Ms. Jones has been named The Frank Rhodes Chair at Cornell University 2018-2021. In 2017 Ms. Jones was awarded the prestigious Montgomery Fellowship at Dartmouth College. Rhodessa presented lectures and led workshops during Dartmouth’s Fall 2017 semester.
In 2016 Rhodessa received a Theatre Bay Area Legacy Award presented to individuals that have made “extraordinary contributions to the Bay Area theatre community.” 2014 she received the Sui Generis Foundation Achievement Award for “one-of-a-kind contributions, which benefit society in unique ways”.
In January 2016 Ms. Jones was adjunct professor at the University of California, Berkeley teaching a Black Theater Workshop entitled “Performance: An African American Perspective”. Rhodessa received the Theatre Practitioner Award presented by Theater Communications Group in July 2015. The award recognizes “a living individual whose work in the American theatre has evidenced exemplary achievement over time and who has contributed significantly to the development of the larger field”.
Rhodessa’s directorial credits include Blessing the Boats: The Remix, Sekou Sundiata’s acclaimed solo theater work which was presented at The Public Theater, NY City College, and the Apollo Theater. She also directed Lost in Language by the renowned Ntozake Shange, a modern remake of Euripides Lysistrata, produced by the African American Shakespeare Company SF, Eve Ensler’s Any One of Us, and VDAY: Until the Violence Stops Festival, at Lincoln Center, New York.
In 2013, the Office of the Mayor and the San Francisco Arts Commission presented the 2013 Mayor’s Art Award to Rhodessa in recognition of her “lifetime of artistic achievement and enduring commitment to the role of the arts in civic life”.
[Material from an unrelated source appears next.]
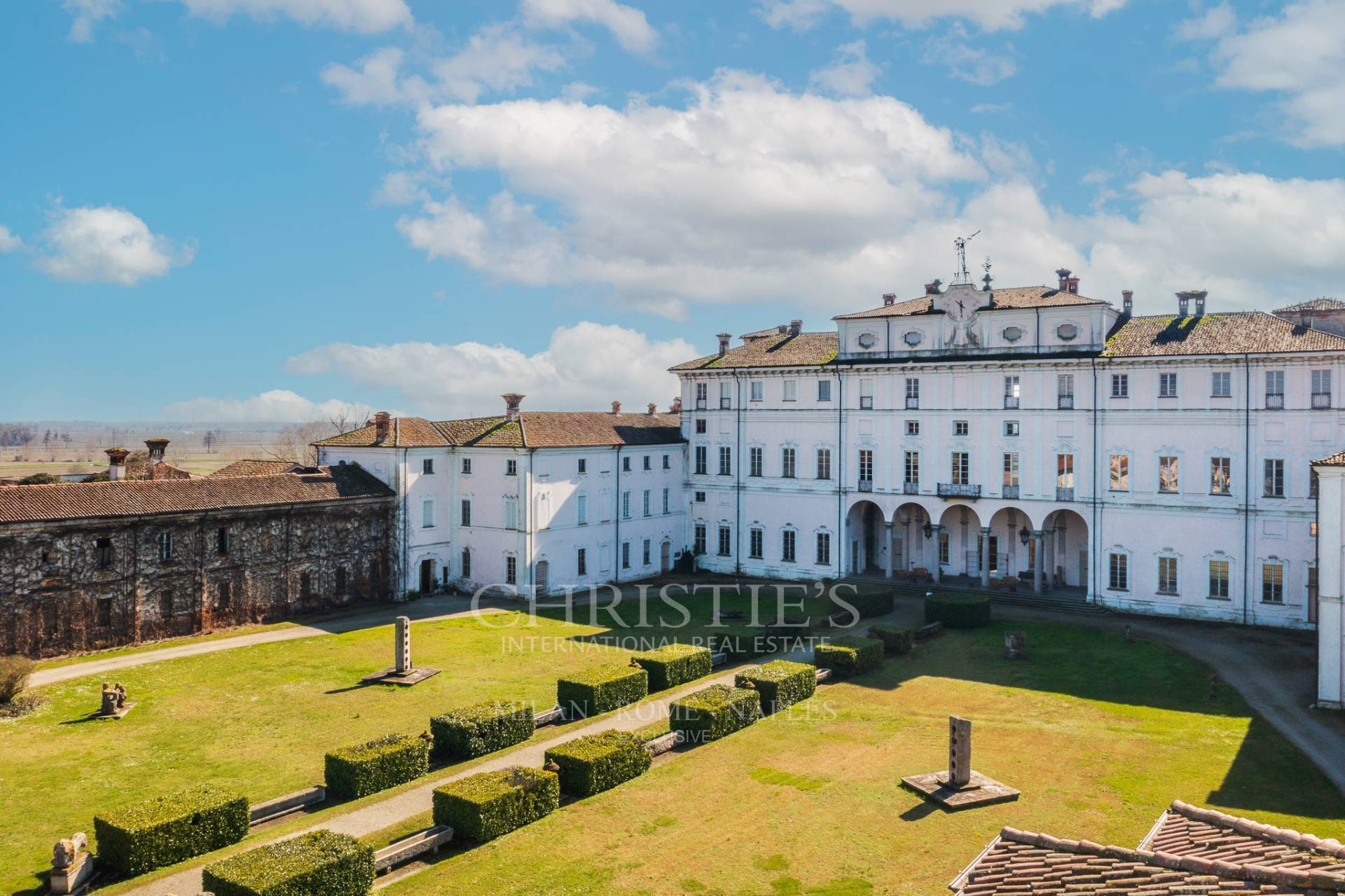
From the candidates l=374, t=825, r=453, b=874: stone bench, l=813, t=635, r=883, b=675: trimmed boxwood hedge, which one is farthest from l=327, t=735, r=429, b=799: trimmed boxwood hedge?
l=813, t=635, r=883, b=675: trimmed boxwood hedge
Rhodessa’s published works include: A Beginner’s Guide to Community – Based Arts, New Village Press; Imagining Medea: Rhodessa Jones and Theater for Incarcerated Women, The University of North Carolina Press; and Colored Contradictions An Anthology of Contemporary African – American Plays (“Big Butt Girls, Hard-Headed Women”), Penguin Group. Rhodessa’s groundbreaking methodology for working with disenfranchised populations most recently was published in “Black Acting Methods: Critical Approaches”, © 2017 – Routledge Press. “Black Acting Methods” seeks to offer alternatives to the Euro-American performance styles that many black actors find themselves working with.
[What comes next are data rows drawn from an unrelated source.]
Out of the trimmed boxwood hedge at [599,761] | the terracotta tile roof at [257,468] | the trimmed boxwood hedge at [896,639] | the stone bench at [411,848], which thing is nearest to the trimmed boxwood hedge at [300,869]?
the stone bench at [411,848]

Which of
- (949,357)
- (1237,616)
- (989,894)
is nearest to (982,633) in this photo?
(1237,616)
SHAVON NORRIS is an artist, educator, and facilitator. She uses movement along with text and sound and imagery to reveal and highlight the stories living in our bodies. Her work explores our relationship to our identities, our experiences, and to each other. An examination and celebration of what we feel, think, and believe. She received a BA in Biology from Manhattanville College and an MFA in Dance and Choreography from Temple University. Presently she teaches at Temple University and Thomas Jefferson University. As an artist her work has been presented at venues in New York City and Philadelphia. As a performer, she has participated in performances for Silvana Cardell, Leah Stein, Merian Soto, Jumatatu Poe, David Brick and has toured with Pig Iron Theatre Company. As an educator and facilitator, Shavon has worked with Headlong Performance Institute, Pig Iron School, Stockton Rush Bartol Foundation, Philadelphia Museum of Art, Need in Deed, LiveConnections, and Arts and Business Council for Greater Philadelphia. In partnership with these organizations, as well as others, Shavon has offered short and long-term learning to diverse communities on topics of Movement, Intentional Inclusivity, Mindfulness, Wellness, and Healing Centered/Trauma Informed Practices. Shavon’s artistic and educational philosophies are rooted in the desire to offer herself, learners, performers, and audiences, opportunities to deepen the understanding of self and the collective. To explore ways to light us up, lift us up and shift what needs transforming. She loves all of the living and working she gets to do in the world.